The end of the game put us into an overpowered encounter against our heroes. The power I allied with arrived on flying airships to come in and save the day but it left us with the question of what would happen afterward?

The game ended with my character transformed into some demonic looking creature aboard the airship cackling with laughter. I love Kelarkian Demspawn. He was one of my first wizards I really enjoyed playing and very possibly the first game ever finished to a completed story.

From the Nerditor’s desk

Nerdarchist Dave touched on the relationship between the start and finish of a fifth edition Dungeons & Dragons campaign while Nerdarchist Ted celebrates what comes after the adventures end so I’m going to share a few insights on the campaign finale itself.

A finale for any piece of work indicates the last part, building to a dramatic or exciting finish. Whenever I run a game the campaign finale starts to form before the players ever gather to play the first session. Often the finale informs the initial preparation for the whole campaign. This could be anything from a line of dialogue, a dynamic set piece, an impactful choice to make or crescendo of circumstances.

Leading up to a campaign finale I take note whenever characters do or say something related to whatever broad strokes I imagined at the start. Then it becomes a wonderful journey of discovery for me as the Dungeon Master too, because I’m just as curious how things play out during the campaign finale as any of the players.

In other words the players and their characters contribute much more than perhaps they realize to how a campaign turns out. I’ll give you an example from Ingest Quest, the 5E D&D Spelljammer campaign I ran a few years ago. Planning for the game I knew the campaign finale would include the actual Spelljammer ship itself, a campaign finale leaving the door open for the crew to continue their culinary explorations and the following line of dialogue.

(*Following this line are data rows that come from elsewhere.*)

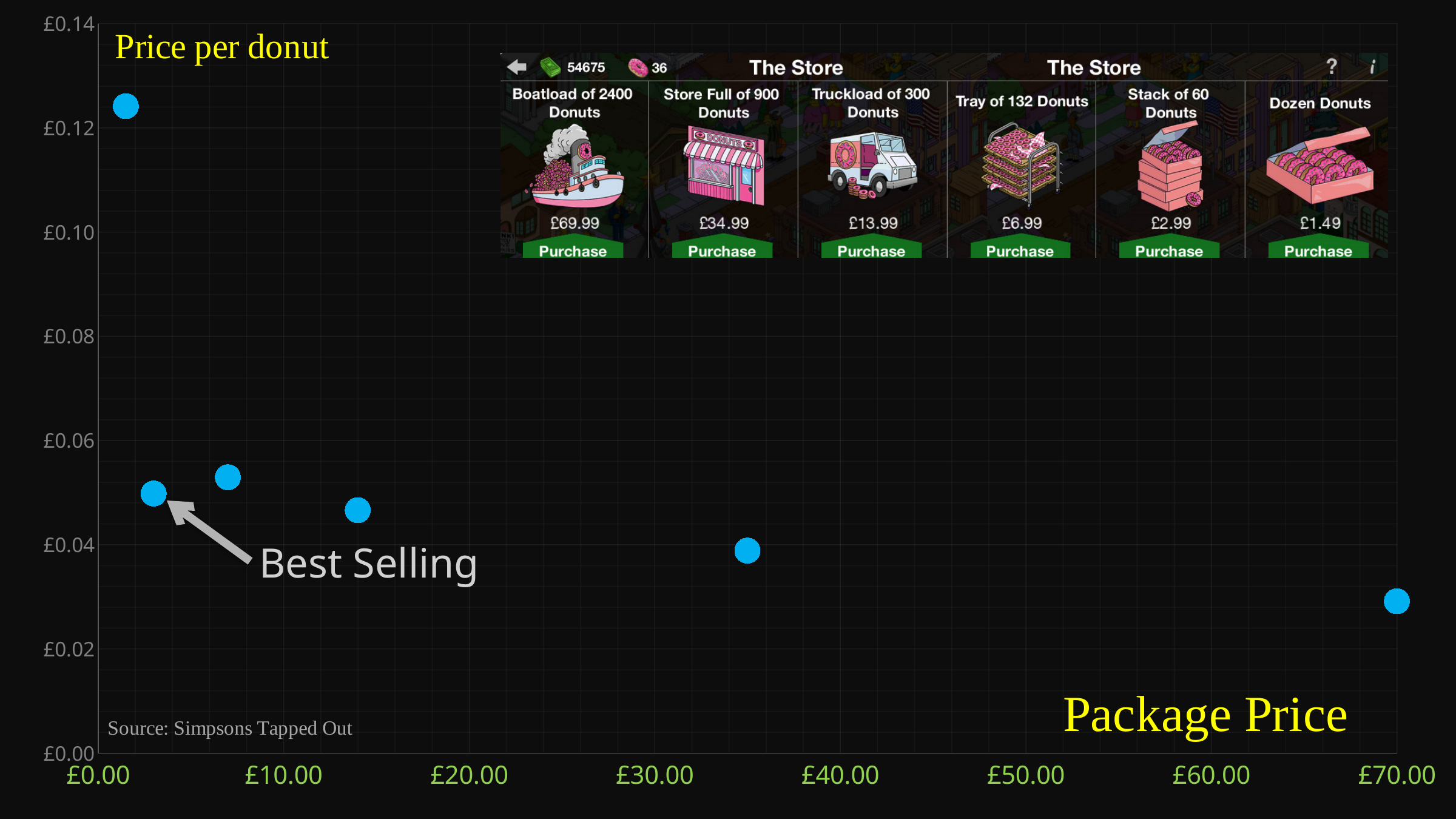
What kind of chart is shown on the slide? Scatter chart Is the price per donut for the point at the lowest package price (around £1.49) greater or less than £0.12? greater Does the price per donut generally rise or fall as the package price increases? Fall Which point has the highest price per donut: the one at the lowest package price or the one at the highest package price? The one at the lowest package price Which point has the lowest price per donut on the chart? The point at the highest package price (around £70) What is the label of the horizontal axis of the chart? Package Price Which has the higher price per donut: the point at a package price of about £7 or the point at about £14? The point at about £7 How many data points are plotted on the chart? 6 What is the label of the vertical axis of the chart? Price per donut Is the price per donut for the point at a package price of about £14 greater or less than £0.04? greater Is the price per donut for the point at the highest package price (around £70) greater or less than £0.04? less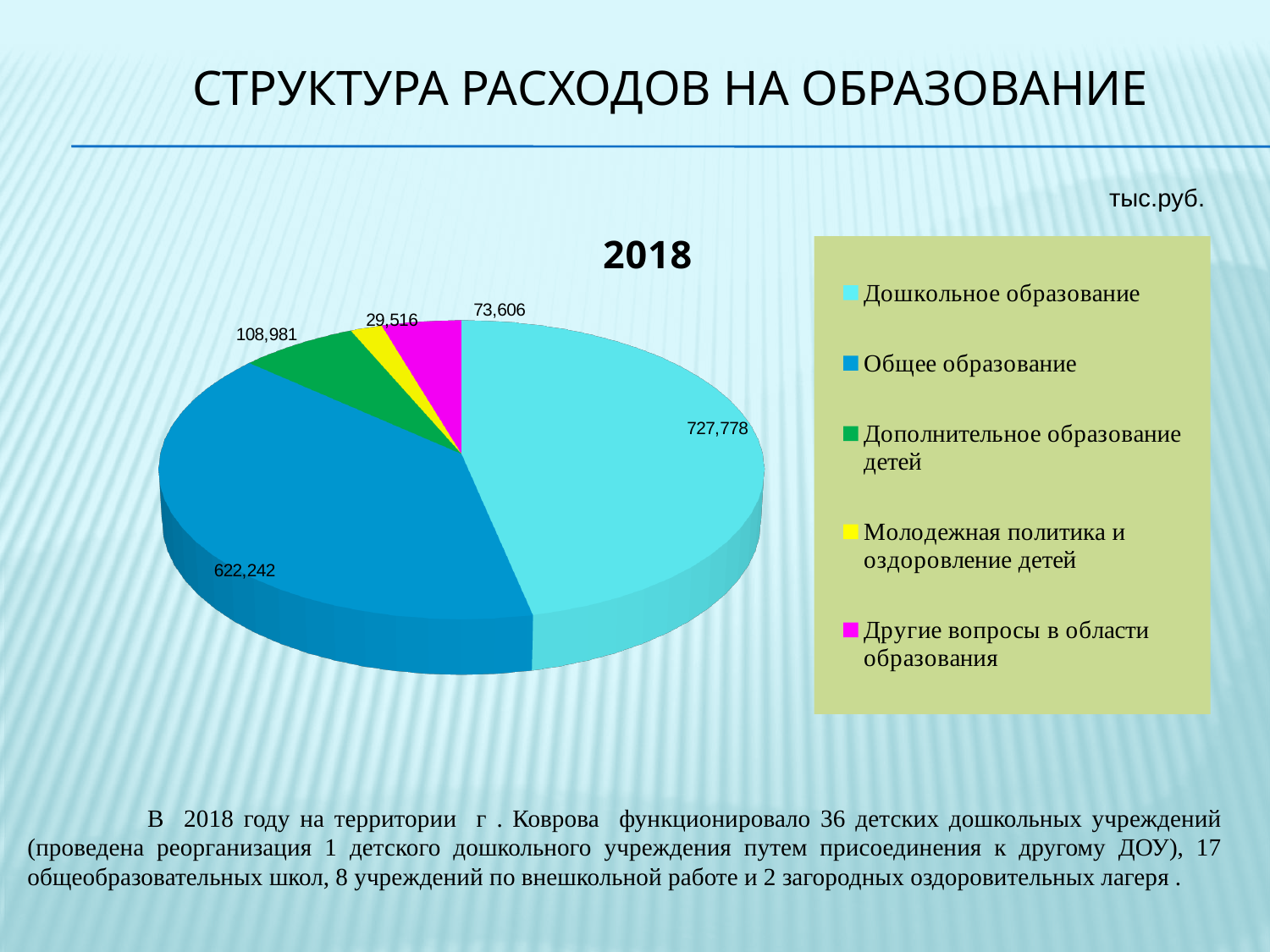
Which is larger: Дополнительное образование детей or Другие вопросы в области образования? Дополнительное образование детей What is the value for Молодежная политика и оздоровление детей in the 2018 pie chart? 29,516 What is the value for Дошкольное образование in the 2018 pie chart? 727,778 Which category has the largest slice in the 2018 pie chart? Дошкольное образование What kind of chart is shown on the slide? Pie chart What unit is indicated for the values in the chart? тыс.руб. What is the difference between the values for Дошкольное образование and Общее образование? 105,536 How many slices does the pie chart have? 5 What is the value for Другие вопросы в области образования in the 2018 pie chart? 73,606 Which category has the smallest slice in the 2018 pie chart? Молодежная политика и оздоровление детей What is the value for Общее образование in the 2018 pie chart? 622,242 What is the value for Дополнительное образование детей in the 2018 pie chart? 108,981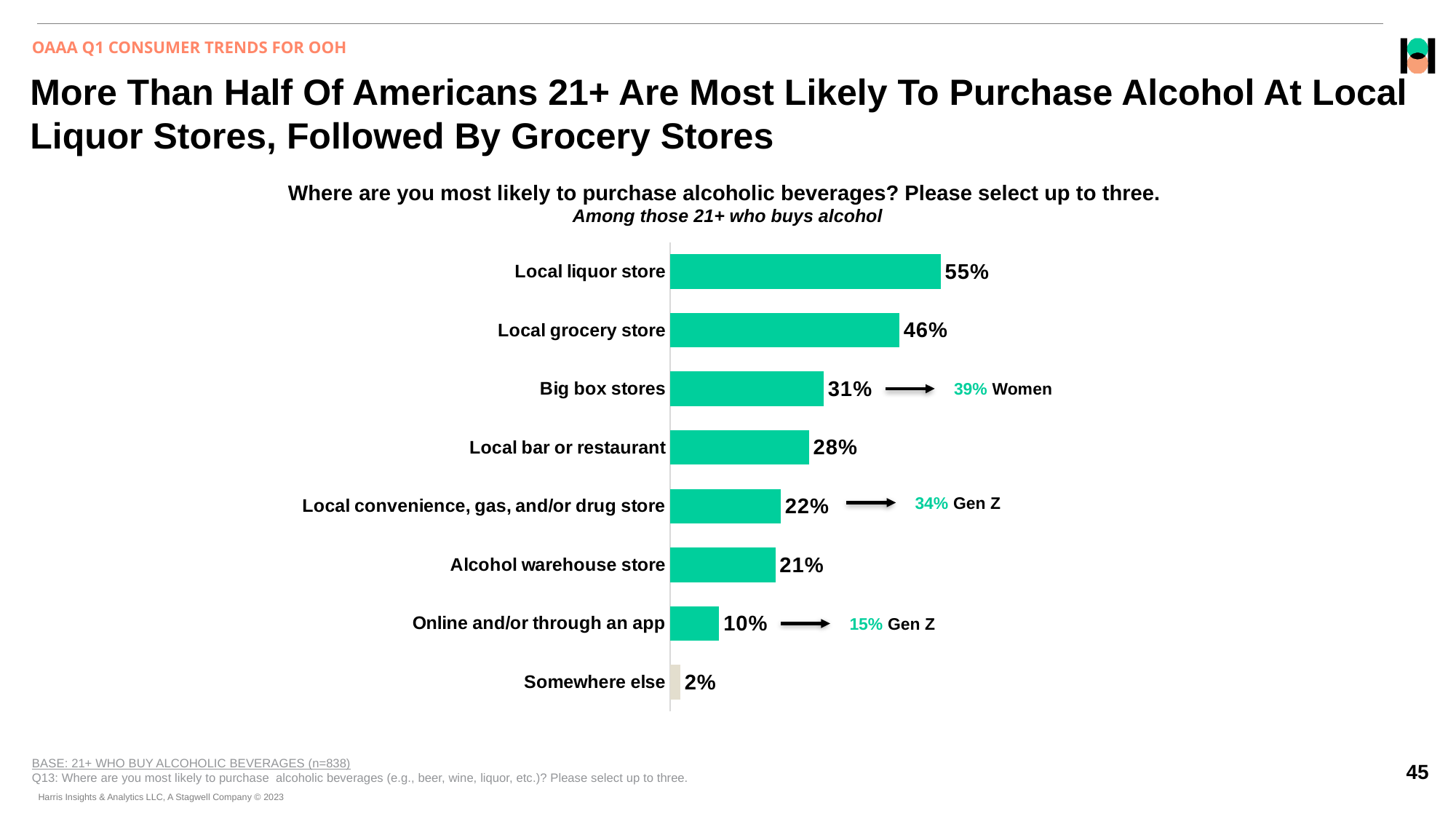
What percentage is shown for Alcohol warehouse store? 21% How many categories are shown in the chart? 8 What percentage of respondents said they are most likely to purchase alcohol at a local liquor store? 55% What is the difference between the values for Local liquor store and Local grocery store? 9% What is the difference between Big box stores and Local bar or restaurant? 3% Which category has the lowest value? Somewhere else What kind of chart is shown on the slide? Bar chart Which bar is shown in a different colour from the others? Somewhere else Which category has the highest value? Local liquor store What percentage of Gen Z said they are most likely to purchase alcohol online and/or through an app, according to the callout? 15% What is the value for Local grocery store? 46% Which is larger, the value for Local convenience, gas, and/or drug store or the value for Online and/or through an app? Local convenience, gas, and/or drug store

“I’m looking for a friend I don’t know who will take me far away. I know where I hope we’ll go, but I won’t know for sure until we get there. But it doesn’t matter, because we’ll be together.”

Yes, I totally swiped this from Inception, one of my favorite films.

By the time we reached our campaign finale those three elements came together in wholly unexpected ways thanks to how the characters touched on those things over the course of 12 sessions. I won’t spoil it in case you go check it out but it’s pertinent right now because the way everything played out was incredibly exciting.

More recently, as a player I just experienced a campaign finale over at Nerdarchy Live when we wrapped up season one of Those Bastards! While I don’t know DM Megan’s methods I feel like we’re on a similar page when it comes to these endings. We began as a party of half-siblings looking for our father and we all shared the same birthmark — that was the entire campaign pitch. By the time we reached our campaign finale the specifics of our quest surprised our DM as much as any of us and the experience was all the better for it.

Basically what I am illustrating is the vital importance of player agency. This can be more tricky when it comes to running published campaigns like Tomb of Annihilation or Curse of Strahd because the campaign finale is sort of baked in there. Tailoring the specifics to the adventuring party can definitely be more challenging.

On the other hand this might be the best way to understand the idea. Adventurers seeking to end the Death Curse undoubtedly wind up in the Temple of the Nine Gods. Along the way their quest challenged them as people and they carry those experiences into the campaign finale. The DM knows “the atropal attacks any creature that threatens it or tries to damage its food source” but beyond this, what happens when characters enter the Cradle of the Death God? This is a dramatic and exciting finish! Incorporating what the campaign finale means to the individuals involved — players and characters alike — provides the context to make your campaign finale different than everyone else who reached this point. That’s important, and maybe the coolest thing about these games we enjoy so much in the first place!